## Aim of the task:
Give the following entries as a numbered list, omitting any blank lines and leaving out the pictures.

## Stored data:
_____

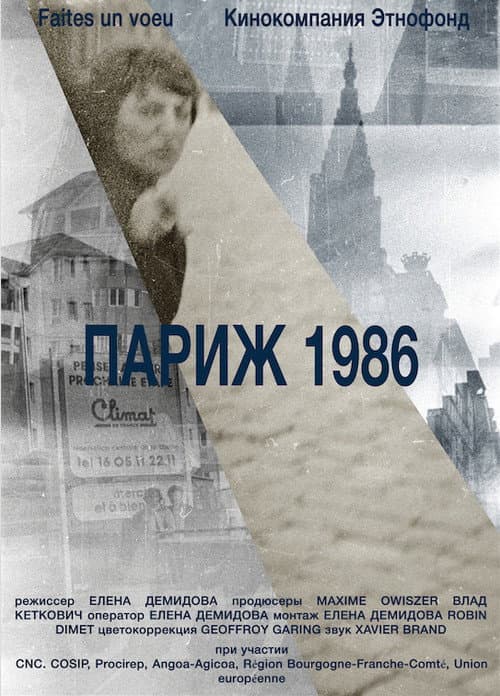 Paris 1986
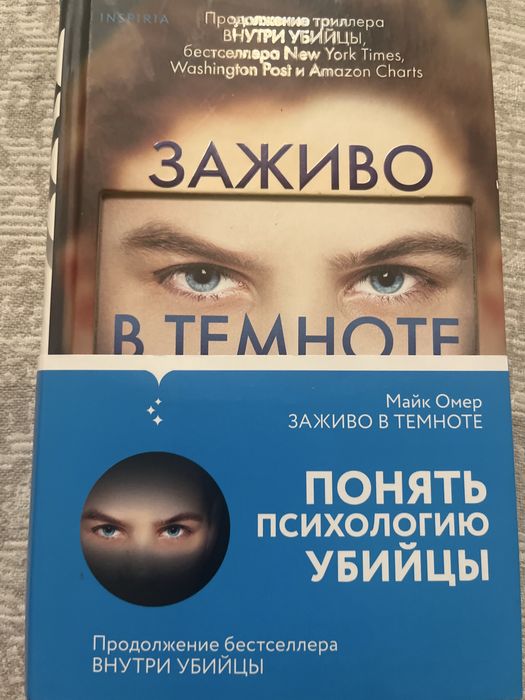 Майк Омер Заживо в темноте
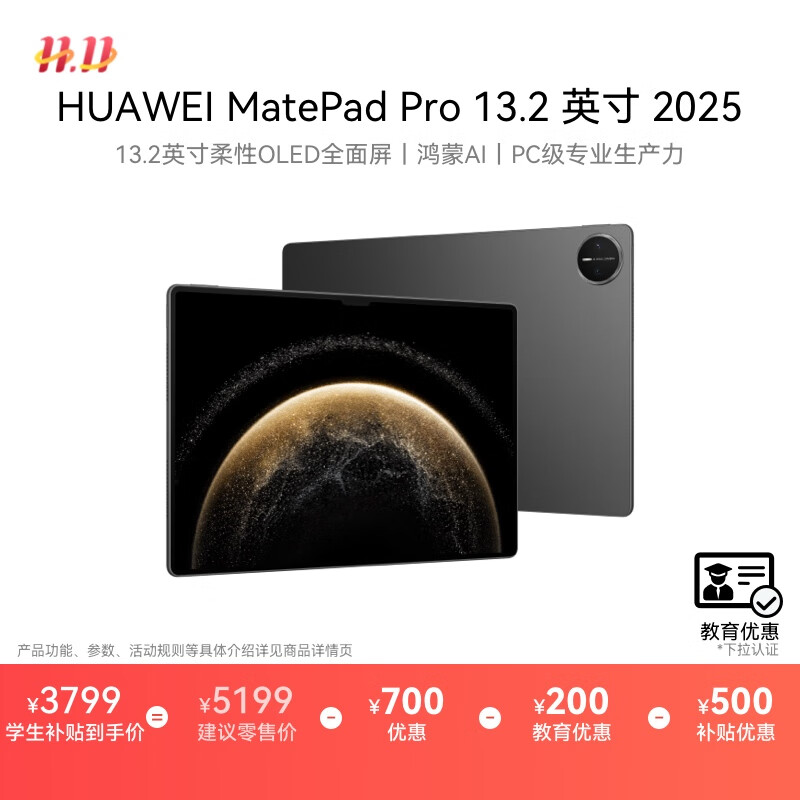 HUAWEI 【教育优惠】MatePad Pro 13.2英寸 2025 国家补贴500元 华为平板电脑12+256GB WiFi砚黑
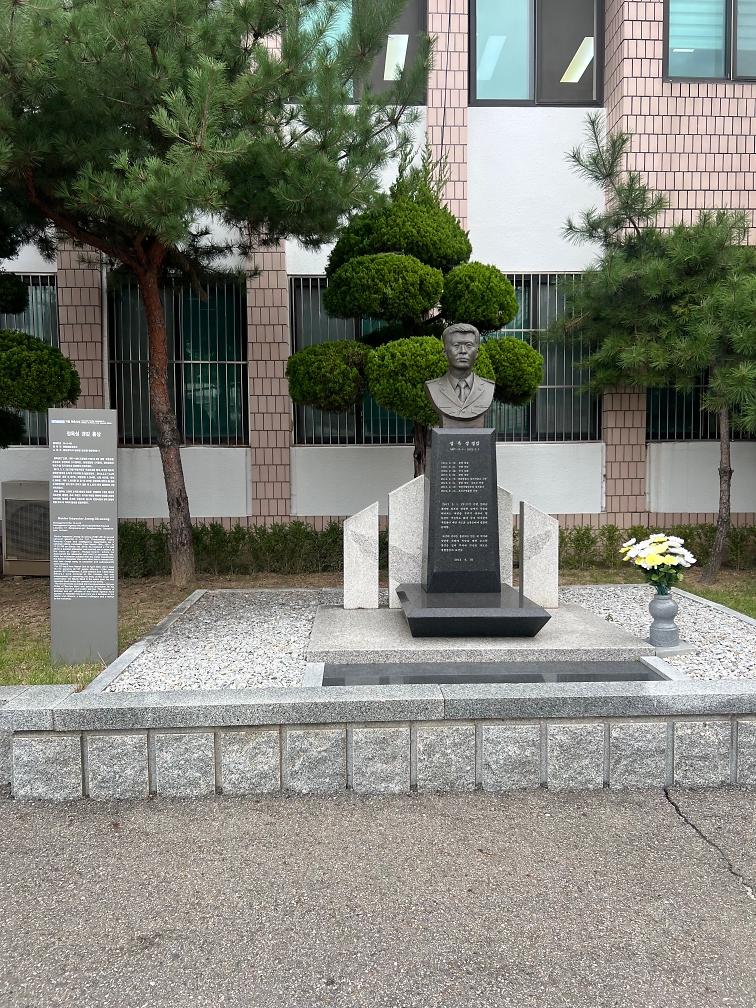 강화군,_故_정옥성_경감_기리는_‘정옥성경감길’_추진(1)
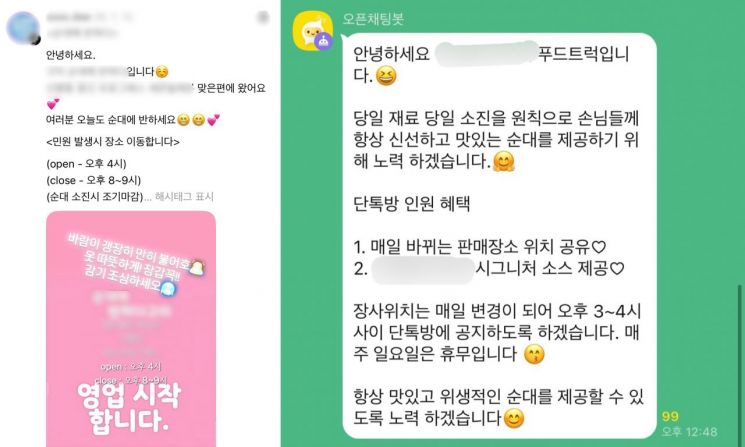 "우리동네는 단속 없대요" 고객들이 자리추천까지…꼼수영업하는 푸드트럭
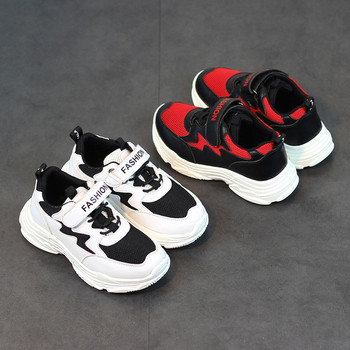 Αθλητικά πάνινα παπούτσια κατάλληλα για κορίτσια και αγόρια σε λευκό και κόκκινο χρώμα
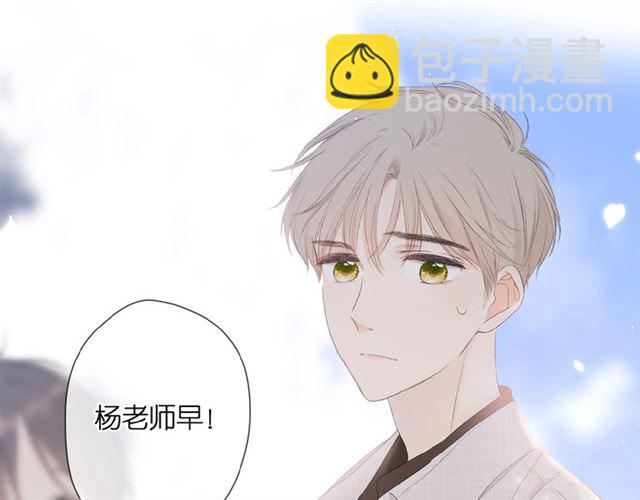 再度與你 - 第8話 改造(2/2) - 3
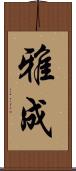 雅成 Scroll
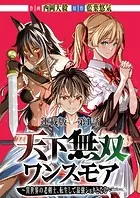 天下無双ワンスモア〜異世界の老剣士、転生して最強ショタとなる〜 連載版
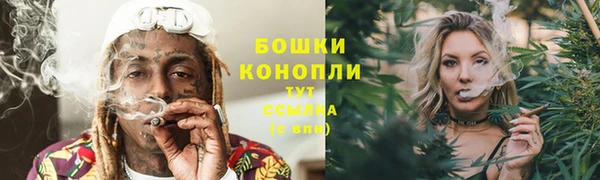 кокаин премиум Приозерск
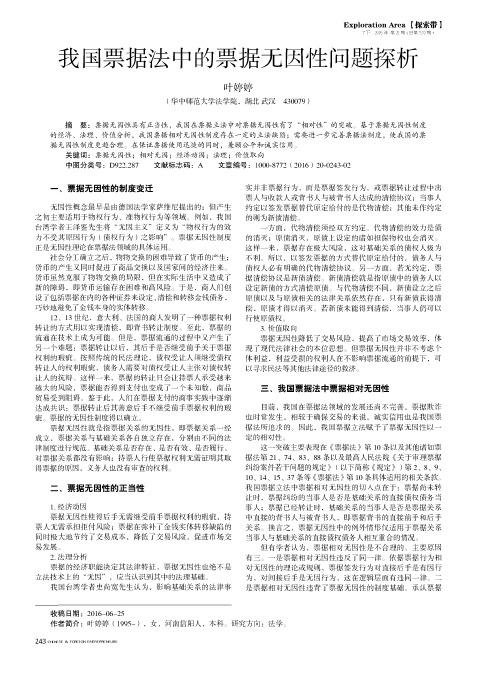 我国票据法中的票据无因性问题探析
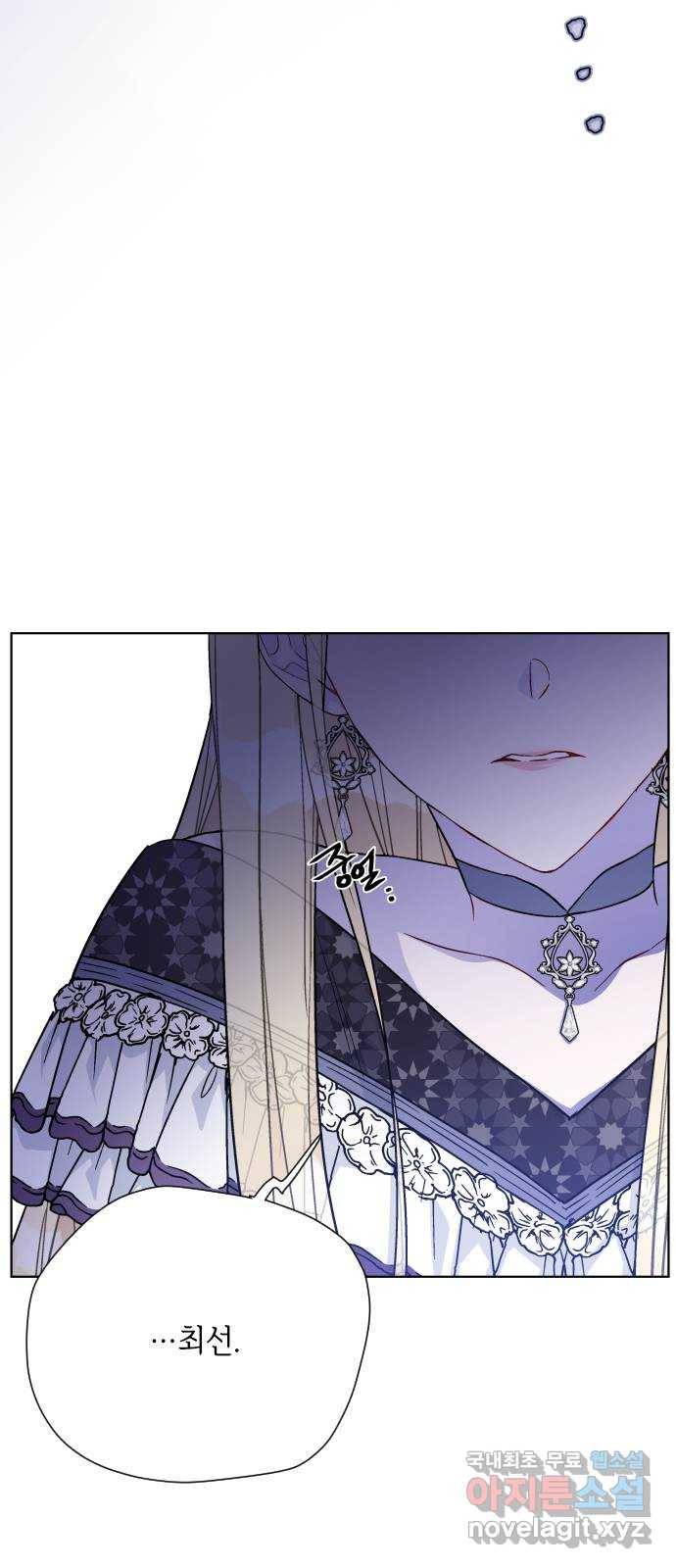 그 기사가 레이디로 사는 법 74화 : 울타리 53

_____

## The completed task:
1.  Paris 1986
2.  Майк Омер Заживо в темноте
3.  HUAWEI 【教育优惠】MatePad Pro 13.2英寸 2025 国家补贴500元 华为平板电脑12+256GB WiFi砚黑
4.  강화군,_故_정옥성_경감_기리는_‘정옥성경감길’_추진(1)
5.  "우리동네는 단속 없대요" 고객들이 자리추천까지…꼼수영업하는 푸드트럭
6.  Αθλητικά πάνινα παπούτσια κατάλληλα για κορίτσια και αγόρια σε λευκό και κόκκινο χρώμα
7.  再度與你 - 第8話 改造(2/2) - 3
8.  雅成 Scroll
9.  天下無双ワンスモア〜異世界の老剣士、転生して最強ショタとなる〜 連載版
10.  кокаин премиум Приозерск
11.  我国票据法中的票据无因性问题探析
12.  그 기사가 레이디로 사는 법 74화 : 울타리 53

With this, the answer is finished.